--- Supplied passage ---
## BEGIN
CXML

ditsol_pcg 


FORMAT

  DITSOL_PCG (matvec, pcondl, pcondr, mstop, a, ia, x, b, n,
              ql, iql , qr, iqr, iparam, rparam, iwork, rwork, ierror)

Arguments

  DITSOL_PCG has the standard parameter list for an iterative solver.

Description

  DITSOL_PCG implements the conjugate gradient method [Hestenes and Stiefel
  1952, Reid 1971] for the solution of a linear system of equations where the
  coefficient matrix A is symmetric positive definite or mildly nonsymmetric.
  This method requires the routine MATVEC to provide operations for job = 0.
  The routines MATVEC, PCONDL (if used) and MSTOP (if used) should be
  declared external in your calling (sub)program. PCONDR is not used by
  DITSOL_PCG and is therefore a dummy input parameter.

  CXML provides the following two forms of the method:

    Unpreconditioned conjugate gradient method:

     This is the conjugate gradient method applied to
          A * x = b
     where A is a symmetric positive definite or a mildly nonsymmetric
     matrix. As no preconditioning is used, both PCONDL and PCONDR are dummy
     input parameters.

     For the unpreconditioned conjugate gradient method, the length of the
     real work space array, defined by the variable nrwk (IPARAM(4)), should
     be at least 3*n, where n is the  order of the matrix A.
## END
--- Stated problem 1 ---
Extract the passage of the DITSOL_PCG reference page that runs from "Description" to "dummy input parameter.".

--- Record extracts ---
## BEGIN
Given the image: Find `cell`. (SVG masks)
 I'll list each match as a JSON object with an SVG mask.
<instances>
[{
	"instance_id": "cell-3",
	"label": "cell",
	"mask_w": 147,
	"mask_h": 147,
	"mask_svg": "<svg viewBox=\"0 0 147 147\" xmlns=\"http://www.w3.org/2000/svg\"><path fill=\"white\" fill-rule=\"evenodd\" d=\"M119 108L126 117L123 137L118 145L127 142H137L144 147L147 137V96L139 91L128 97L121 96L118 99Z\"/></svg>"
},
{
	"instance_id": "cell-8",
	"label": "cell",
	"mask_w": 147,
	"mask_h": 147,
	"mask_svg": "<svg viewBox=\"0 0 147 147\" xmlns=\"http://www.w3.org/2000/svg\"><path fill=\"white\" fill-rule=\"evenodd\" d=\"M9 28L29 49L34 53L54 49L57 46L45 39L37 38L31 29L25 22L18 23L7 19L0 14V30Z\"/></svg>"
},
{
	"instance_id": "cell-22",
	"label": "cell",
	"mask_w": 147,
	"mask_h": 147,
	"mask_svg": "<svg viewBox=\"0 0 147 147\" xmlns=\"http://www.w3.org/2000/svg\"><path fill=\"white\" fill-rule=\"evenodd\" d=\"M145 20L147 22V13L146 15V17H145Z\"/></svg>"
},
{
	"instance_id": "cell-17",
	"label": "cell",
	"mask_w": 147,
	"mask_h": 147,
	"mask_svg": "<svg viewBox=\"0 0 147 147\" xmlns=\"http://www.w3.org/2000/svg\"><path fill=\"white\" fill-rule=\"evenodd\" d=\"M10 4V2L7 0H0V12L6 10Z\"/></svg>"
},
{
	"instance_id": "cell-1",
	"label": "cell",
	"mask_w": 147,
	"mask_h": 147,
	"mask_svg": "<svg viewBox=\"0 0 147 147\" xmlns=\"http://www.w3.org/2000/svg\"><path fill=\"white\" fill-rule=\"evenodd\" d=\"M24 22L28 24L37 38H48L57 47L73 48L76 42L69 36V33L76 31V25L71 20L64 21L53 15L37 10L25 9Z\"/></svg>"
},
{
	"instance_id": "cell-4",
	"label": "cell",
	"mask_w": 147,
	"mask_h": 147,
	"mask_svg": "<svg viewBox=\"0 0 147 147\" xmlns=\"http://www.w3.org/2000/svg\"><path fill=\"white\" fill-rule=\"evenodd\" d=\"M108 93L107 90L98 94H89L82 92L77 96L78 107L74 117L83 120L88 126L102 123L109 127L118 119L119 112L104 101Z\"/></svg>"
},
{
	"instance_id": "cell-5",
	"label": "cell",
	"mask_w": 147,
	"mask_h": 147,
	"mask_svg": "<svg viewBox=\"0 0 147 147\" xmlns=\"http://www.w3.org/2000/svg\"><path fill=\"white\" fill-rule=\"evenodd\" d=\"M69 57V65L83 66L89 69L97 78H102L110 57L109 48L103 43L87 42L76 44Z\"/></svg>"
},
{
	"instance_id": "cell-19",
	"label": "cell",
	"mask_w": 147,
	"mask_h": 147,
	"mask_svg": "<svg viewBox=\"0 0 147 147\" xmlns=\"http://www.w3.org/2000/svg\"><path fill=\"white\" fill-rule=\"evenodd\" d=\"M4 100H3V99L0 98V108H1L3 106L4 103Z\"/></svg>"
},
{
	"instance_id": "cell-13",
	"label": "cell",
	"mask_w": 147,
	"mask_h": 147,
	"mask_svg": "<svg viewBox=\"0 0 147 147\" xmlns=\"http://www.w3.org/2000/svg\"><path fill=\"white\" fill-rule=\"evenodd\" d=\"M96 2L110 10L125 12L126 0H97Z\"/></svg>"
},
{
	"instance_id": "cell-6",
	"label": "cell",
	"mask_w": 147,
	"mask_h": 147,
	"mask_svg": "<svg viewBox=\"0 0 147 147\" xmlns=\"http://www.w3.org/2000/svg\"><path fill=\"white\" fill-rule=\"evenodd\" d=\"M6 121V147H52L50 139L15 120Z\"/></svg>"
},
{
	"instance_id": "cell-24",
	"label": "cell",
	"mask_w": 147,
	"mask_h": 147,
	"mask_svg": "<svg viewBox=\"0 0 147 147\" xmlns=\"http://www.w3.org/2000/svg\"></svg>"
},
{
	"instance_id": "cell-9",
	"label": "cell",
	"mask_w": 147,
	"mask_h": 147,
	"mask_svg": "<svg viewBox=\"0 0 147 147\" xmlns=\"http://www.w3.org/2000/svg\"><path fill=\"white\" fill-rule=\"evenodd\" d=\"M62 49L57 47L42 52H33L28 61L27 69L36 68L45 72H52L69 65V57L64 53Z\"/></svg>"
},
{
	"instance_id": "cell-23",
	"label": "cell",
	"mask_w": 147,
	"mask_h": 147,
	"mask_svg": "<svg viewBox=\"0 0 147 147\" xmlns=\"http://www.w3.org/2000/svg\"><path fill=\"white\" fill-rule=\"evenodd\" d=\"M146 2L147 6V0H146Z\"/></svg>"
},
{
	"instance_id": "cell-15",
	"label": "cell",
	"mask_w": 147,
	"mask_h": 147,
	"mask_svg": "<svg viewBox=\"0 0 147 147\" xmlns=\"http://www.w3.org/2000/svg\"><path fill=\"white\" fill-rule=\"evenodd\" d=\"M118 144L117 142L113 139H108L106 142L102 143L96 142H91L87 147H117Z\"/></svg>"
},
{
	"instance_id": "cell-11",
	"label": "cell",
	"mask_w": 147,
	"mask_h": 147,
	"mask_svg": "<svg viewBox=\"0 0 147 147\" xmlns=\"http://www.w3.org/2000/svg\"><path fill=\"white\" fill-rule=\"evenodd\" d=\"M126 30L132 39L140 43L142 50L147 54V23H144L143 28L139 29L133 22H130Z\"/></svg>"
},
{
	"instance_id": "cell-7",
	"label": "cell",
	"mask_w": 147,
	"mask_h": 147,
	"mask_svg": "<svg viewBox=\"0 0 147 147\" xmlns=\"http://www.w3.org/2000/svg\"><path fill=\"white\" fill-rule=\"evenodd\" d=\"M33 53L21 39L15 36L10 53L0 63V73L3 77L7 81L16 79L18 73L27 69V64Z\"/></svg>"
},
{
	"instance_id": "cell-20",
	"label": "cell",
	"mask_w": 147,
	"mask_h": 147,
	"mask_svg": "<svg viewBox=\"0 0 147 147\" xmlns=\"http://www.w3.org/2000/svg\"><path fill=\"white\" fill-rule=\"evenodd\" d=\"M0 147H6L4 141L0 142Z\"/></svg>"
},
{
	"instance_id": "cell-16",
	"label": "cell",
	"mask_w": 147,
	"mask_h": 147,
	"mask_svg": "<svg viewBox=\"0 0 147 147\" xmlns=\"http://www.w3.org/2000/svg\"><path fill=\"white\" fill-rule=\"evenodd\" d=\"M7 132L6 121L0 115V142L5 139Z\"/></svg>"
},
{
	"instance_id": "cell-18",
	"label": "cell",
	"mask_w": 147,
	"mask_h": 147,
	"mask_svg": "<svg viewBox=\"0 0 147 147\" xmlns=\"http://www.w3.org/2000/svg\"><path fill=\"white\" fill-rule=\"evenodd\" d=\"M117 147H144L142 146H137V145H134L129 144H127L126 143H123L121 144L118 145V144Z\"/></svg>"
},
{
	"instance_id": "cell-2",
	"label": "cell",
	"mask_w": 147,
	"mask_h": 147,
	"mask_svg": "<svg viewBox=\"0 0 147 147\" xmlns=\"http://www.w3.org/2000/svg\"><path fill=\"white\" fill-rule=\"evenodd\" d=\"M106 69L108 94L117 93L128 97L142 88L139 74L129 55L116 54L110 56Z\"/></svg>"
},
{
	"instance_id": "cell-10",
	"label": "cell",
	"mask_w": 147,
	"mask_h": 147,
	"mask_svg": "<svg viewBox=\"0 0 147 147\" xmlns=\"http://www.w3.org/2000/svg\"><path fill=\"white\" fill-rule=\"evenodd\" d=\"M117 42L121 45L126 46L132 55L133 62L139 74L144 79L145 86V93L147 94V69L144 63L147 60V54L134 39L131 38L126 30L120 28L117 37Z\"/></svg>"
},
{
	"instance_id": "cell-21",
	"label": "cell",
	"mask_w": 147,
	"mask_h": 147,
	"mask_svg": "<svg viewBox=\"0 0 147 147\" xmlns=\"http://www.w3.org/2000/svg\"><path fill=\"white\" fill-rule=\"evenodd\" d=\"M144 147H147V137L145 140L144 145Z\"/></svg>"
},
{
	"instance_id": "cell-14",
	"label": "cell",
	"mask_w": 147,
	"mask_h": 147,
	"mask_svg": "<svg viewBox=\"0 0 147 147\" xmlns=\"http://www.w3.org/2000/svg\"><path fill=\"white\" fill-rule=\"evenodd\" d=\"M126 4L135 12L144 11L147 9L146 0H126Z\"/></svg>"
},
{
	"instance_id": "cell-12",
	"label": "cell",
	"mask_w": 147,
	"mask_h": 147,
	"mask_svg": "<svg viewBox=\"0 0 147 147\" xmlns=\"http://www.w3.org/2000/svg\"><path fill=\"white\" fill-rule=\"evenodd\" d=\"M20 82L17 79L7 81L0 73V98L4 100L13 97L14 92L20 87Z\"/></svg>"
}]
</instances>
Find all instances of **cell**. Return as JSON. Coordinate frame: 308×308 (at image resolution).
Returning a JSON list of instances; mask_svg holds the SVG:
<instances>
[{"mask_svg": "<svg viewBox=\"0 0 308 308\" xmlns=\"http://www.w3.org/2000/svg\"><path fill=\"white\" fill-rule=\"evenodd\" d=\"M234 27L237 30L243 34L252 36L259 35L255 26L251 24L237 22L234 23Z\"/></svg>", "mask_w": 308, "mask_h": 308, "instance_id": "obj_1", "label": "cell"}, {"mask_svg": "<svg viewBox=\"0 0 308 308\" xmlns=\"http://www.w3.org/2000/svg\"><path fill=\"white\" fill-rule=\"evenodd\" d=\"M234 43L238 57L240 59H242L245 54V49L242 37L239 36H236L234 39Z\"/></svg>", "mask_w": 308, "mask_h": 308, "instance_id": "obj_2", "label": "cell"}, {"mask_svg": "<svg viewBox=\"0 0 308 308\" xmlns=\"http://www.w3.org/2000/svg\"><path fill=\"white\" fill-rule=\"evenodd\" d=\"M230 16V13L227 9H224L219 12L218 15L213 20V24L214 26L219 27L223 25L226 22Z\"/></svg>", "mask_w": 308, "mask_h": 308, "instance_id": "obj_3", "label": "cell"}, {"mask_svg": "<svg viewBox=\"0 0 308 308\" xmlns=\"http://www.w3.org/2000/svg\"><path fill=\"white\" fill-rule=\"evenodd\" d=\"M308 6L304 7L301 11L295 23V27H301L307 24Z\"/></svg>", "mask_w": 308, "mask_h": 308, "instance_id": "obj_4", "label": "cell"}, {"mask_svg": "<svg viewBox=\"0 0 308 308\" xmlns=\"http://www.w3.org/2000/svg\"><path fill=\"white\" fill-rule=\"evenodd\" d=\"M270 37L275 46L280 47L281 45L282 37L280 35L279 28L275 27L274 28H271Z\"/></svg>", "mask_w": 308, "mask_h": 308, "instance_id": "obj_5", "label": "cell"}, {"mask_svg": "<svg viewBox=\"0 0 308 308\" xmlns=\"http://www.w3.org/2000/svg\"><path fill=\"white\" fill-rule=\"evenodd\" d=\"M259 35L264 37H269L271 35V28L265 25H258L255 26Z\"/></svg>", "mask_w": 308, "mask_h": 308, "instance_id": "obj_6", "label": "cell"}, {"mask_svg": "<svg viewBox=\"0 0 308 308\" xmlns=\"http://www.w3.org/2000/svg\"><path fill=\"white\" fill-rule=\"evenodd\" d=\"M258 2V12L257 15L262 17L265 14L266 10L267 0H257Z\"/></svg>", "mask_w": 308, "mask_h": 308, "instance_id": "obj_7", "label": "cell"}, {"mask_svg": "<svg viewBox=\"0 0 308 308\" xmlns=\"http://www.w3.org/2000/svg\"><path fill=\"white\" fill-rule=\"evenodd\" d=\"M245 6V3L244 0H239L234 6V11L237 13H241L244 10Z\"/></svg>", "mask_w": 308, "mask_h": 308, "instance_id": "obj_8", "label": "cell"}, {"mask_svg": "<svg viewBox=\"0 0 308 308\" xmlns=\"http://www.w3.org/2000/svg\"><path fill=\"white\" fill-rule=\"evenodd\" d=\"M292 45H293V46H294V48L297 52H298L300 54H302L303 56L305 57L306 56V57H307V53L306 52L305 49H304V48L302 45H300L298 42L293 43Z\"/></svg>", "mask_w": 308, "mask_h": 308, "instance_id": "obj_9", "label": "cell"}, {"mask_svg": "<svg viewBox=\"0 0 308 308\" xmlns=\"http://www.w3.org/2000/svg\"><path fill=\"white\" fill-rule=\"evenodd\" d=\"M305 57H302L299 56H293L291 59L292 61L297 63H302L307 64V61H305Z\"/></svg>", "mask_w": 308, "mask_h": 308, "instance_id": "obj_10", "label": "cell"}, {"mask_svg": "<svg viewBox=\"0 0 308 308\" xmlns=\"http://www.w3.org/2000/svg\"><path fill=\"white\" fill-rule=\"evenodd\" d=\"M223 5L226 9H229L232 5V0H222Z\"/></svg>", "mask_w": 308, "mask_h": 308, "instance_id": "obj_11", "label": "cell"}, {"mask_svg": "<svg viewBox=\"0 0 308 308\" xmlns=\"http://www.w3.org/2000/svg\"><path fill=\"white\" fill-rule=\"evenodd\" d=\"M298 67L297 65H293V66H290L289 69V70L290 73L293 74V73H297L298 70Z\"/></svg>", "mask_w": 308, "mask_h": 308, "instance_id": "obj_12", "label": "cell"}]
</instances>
## END
--- Stated problem 2 ---
Extract every line of the records that contains the string "JSON", matching case exactly.

--- Final answer 1 ---
Description

  DITSOL_PCG implements the conjugate gradient method [Hestenes and Stiefel
  1952, Reid 1971] for the solution of a linear system of equations where the
  coefficient matrix A is symmetric positive definite or mildly nonsymmetric.
  This method requires the routine MATVEC to provide operations for job = 0.
  The routines MATVEC, PCONDL (if used) and MSTOP (if used) should be
  declared external in your calling (sub)program. PCONDR is not used by
  DITSOL_PCG and is therefore a dummy input parameter.

--- Final answer 2 ---
 I'll list each match as a JSON object with an SVG mask.
Find all instances of **cell**. Return as JSON. Coordinate frame: 308×308 (at image resolution).
Returning a JSON list of instances; mask_svg holds the SVG:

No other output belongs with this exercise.